Harriet Beecher Stowe famously said that she did not write "Uncle Tom's Cabin," God did. Stowe's blockbuster anti-slavery novel had its origin in what she described as "almost a tangible vision." Although a nationally recognized writer, up until this point Stowe had been for the most part a passive spectator to the anti-slavery agitation that had been roiling the United States. But as she wrote to her editor, the nation was in such peril that "even a woman or a child who can speak a word for freedom and humanity is bound to speak."
Soon after the passage of the Fugitive Slave Law, which required all citizens, on pain of fine and imprisonment, to assist in the return of fugitives, Stowe was in church when, during the communion service, instead of seeing Christ on the cross, she saw an image of a slave being whipped.
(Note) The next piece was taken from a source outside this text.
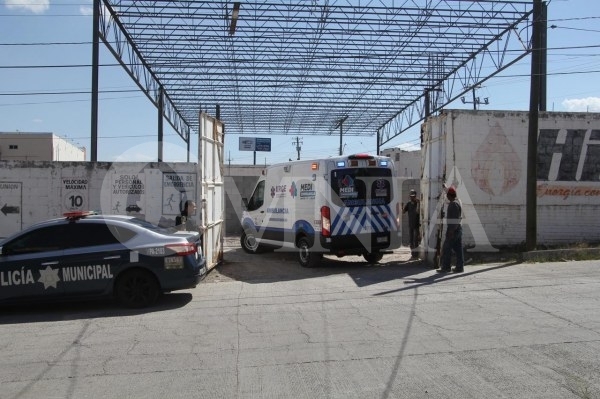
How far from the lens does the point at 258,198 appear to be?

Overcome with convulsive sobs, she hurried home and committed to paper this scene, which would become the climactic chapter in Uncle Tom's Cabin in which Simon Legree, enraged at Tom for refusing to reveal the whereabouts of two escaped slaves, has him whipped and left to die.
Stowe's ability to see Christ in the face of the oppressed slave was central to the prophetic power she mobilized in Uncle Tom's Cabin. Just as important was the powerful emotional response she had experienced, one she aimed to evoke in her readers. The story is told of a contemporary traveler on a train who hears in the compartment next to him the distraught sounds of crying and moaning. He calls out, "Hello, are you in distress, or are you reading 'Uncle Tom's Cabin'?" Stowe's access to this emotional expressiveness was fostered not by the Calvinism of her youth, but by the "holiness" movement of the 1840s and '50s. Radically egalitarian, it emphasized subjective experience and personal testimony. Meeting in small groups in people's homes, the holiness movement particularly empowered women to speak.